As ofertas desta Renúncia Quaresmal serão recolhidas, em todas as igrejas e capelas, nos ofertórios das missas dos dias 19 e 20 de março, sábado e Domingo de Ramos. Como sempre, a participação é muito livre, segundo as possibilidades e a consciência pessoal dos fiéis, na certeza de que Deus não deixará sem recompensa qualquer gesto de atenção e partilha fraterna.

Aprender a misericórdia com a Virgem Maria

No início da Quaresma receberemos a visita da Imagem Peregrina da Virgem de Fátima, integrada na preparação do centenário das aparições de Nossa Senhora aos três pastorinhos, na Cova da Iria. Toda a Mensagem de Fátima é um convite à oração, à conversão, à perseverança no bem, a deixar o pecado, a aproximar-se de Deus com todo o coração.
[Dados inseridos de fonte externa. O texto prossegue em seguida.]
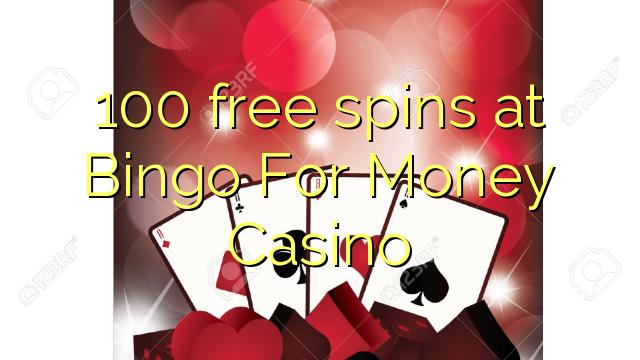 bingo for money casino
Que Nossa Senhora nos ajude a viver um santo tempo da Quaresma, na alegria de caminhar para a Páscoa com um coração renovado, com um coração generoso, disponível e humilde como Maria, a Mãe de Deus, com um coração rico em misericórdia. E com o Santo Padre também nós dizemos: “Não percamos este tempo de Quaresma favorável à conversão!” (Mensagem, 3).